IMO the next level-up in discourse is going to be when someone creates an LLM-moderated forum. The LLM will have a big public list of discussion guidelines in its context window. When you click "submit" on your comment, it will give your comment a provisional score (in lieu of votescore), and tell you what you can do to improve it. The LLM won't just tell you how to be more civil or rational. It will also say things like "hey, it looks like someone else already made that point in the comments -- shall I upvote their comment for you, and extract the original portion of your comment as a new submission?" Or "back in 2013 it was argued that XYZ, seems your comment doesn't jive with that. Thoughts?" Or "Point A was especially insightful, I like that!" Or "here's a way you could rewrite this more briefly and more clearly and less aggressively". Or "here's a counterargument someone might write, perhaps you should be anticipating it?"
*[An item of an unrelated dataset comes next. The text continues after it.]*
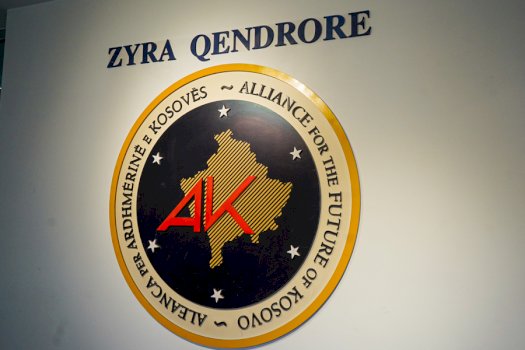 aak-ja-mban-neser-konference-per-media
The initial version probably won't work well, but over time, with enough discussion and iteration on guidelines/finetuning/etc., the discussion on that forum will be clearly superior. It'll be the same sort of level-up we saw with Community Notes on X, or with the US court system compared with the mob rule you see on social media. Real-world humans have the problem where the more you feel you have a dog in the fight, the more you engage with the discussion, and that causes inevitable politicization with online voting systems. The LLM is going to be like a superhumanly patient neutral moderator, neutering the popularity contest and ingroup/outgroup aspects of modern social media.

Comment by Ebenezer Dukakis (valley9) on Quotes from Leopold Aschenbrenner’s Situational Awareness Paper · 2024-06-08T07:44:57.232Z · LW · GW

...we’ll need much more extreme security against model self-exfiltration across the board, from hardware encryption to many-key signoff.

I found this bit confusing. Why is hardware encryption supposed to help? Why would it be better than software encryption? Is the idea to prevent the model from reading its own weights via a physical side-channel?

What exactly is "many-key signoff" supposed to mean and how is it supposed to help?